* [WHAT IS EXPECTED]: Put the stretch of lines below, from the line containing "Within this photo at hand, if comparing" through the last line, into a Markdown table with the columns Row and Line, numbering the rows from 1 and leaving out blank lines.
* * * * *
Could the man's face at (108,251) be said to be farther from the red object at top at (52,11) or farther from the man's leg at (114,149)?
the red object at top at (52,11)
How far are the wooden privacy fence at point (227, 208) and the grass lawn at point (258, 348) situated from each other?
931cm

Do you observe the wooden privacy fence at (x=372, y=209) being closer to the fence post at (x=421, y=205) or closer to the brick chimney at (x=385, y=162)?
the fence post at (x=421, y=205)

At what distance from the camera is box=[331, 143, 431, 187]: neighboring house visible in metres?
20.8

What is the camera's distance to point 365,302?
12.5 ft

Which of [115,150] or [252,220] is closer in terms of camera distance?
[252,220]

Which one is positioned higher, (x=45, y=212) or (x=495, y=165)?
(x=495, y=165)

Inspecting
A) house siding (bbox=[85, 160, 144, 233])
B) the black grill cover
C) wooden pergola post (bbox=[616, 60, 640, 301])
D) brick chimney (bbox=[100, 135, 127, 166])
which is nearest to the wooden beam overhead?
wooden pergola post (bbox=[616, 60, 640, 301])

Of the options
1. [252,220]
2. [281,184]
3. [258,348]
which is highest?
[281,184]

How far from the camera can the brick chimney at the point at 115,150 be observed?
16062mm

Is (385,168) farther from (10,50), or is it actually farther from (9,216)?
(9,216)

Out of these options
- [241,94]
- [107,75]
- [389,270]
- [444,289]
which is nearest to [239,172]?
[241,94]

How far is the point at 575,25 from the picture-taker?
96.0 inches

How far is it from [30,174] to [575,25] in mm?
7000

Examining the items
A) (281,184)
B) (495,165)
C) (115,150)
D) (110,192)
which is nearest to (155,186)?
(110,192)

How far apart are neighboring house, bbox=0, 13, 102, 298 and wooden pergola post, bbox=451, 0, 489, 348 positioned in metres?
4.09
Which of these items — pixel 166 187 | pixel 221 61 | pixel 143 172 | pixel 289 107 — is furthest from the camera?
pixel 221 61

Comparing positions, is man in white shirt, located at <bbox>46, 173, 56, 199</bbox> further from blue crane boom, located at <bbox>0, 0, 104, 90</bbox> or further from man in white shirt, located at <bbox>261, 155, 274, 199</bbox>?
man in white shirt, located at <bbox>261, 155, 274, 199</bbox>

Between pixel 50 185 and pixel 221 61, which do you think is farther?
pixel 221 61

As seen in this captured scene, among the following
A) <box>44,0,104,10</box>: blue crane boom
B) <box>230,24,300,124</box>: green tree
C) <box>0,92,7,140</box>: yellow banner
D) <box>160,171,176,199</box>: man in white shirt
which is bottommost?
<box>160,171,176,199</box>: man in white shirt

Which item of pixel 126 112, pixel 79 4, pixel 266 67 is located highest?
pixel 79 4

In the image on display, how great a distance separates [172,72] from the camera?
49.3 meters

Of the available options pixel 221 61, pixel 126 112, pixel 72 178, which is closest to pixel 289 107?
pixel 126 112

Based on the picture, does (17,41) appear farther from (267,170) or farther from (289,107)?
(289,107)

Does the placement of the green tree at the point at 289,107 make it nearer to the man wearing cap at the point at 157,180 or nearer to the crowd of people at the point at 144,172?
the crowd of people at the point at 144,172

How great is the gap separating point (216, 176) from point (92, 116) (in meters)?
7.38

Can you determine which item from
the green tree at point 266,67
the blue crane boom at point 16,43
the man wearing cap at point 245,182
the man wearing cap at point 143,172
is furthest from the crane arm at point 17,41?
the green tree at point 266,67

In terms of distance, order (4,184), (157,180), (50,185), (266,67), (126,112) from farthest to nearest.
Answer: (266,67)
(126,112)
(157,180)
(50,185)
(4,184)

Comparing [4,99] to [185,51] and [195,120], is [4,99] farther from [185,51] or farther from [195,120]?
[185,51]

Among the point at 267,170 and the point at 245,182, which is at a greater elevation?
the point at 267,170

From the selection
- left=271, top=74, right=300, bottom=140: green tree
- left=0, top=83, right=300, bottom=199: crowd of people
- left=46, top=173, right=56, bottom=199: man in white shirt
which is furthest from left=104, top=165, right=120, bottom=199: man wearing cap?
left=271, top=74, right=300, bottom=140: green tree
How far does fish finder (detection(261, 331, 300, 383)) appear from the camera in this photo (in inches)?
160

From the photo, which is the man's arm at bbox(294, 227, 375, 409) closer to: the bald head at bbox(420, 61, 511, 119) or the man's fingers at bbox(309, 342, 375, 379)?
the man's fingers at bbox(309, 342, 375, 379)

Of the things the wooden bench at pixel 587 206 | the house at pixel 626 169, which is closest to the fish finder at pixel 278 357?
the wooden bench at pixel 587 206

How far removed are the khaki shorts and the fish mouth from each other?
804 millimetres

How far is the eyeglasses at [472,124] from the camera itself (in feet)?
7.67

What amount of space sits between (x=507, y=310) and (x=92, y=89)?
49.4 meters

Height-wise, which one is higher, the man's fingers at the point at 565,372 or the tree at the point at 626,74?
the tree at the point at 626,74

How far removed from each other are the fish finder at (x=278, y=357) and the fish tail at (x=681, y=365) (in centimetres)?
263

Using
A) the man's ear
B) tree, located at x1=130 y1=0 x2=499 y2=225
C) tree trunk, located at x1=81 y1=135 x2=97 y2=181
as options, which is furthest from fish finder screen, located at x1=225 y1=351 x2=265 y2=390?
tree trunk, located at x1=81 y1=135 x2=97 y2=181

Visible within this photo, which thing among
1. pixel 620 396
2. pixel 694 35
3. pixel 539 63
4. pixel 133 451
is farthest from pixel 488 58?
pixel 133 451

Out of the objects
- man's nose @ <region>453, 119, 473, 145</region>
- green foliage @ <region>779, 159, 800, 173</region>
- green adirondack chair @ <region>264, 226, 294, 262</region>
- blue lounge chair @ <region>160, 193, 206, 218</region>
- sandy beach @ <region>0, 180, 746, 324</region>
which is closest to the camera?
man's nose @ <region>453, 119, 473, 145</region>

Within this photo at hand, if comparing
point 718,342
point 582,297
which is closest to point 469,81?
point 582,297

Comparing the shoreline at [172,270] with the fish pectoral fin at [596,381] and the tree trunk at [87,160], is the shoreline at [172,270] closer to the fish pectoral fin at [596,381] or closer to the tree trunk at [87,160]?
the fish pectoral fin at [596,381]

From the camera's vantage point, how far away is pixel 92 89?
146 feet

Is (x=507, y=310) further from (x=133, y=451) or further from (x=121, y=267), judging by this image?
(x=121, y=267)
* * * * *
* [SOLUTION TO THE PROBLEM]:
| Row | Line |
|---|---|
| 1 | Within this photo at hand, if comparing |
| 2 | point 718,342 |
| 3 | point 582,297 |
| 4 | which is closest to point 469,81? |
| 5 | point 582,297 |
| 6 | Comparing the shoreline at [172,270] with the fish pectoral fin at [596,381] and the tree trunk at [87,160], is the shoreline at [172,270] closer to the fish pectoral fin at [596,381] or closer to the tree trunk at [87,160]? |
| 7 | the fish pectoral fin at [596,381] |
| 8 | From the camera's vantage point, how far away is pixel 92 89? |
| 9 | 146 feet |
| 10 | Is (x=507, y=310) further from (x=133, y=451) or further from (x=121, y=267), judging by this image? |
| 11 | (x=121, y=267) |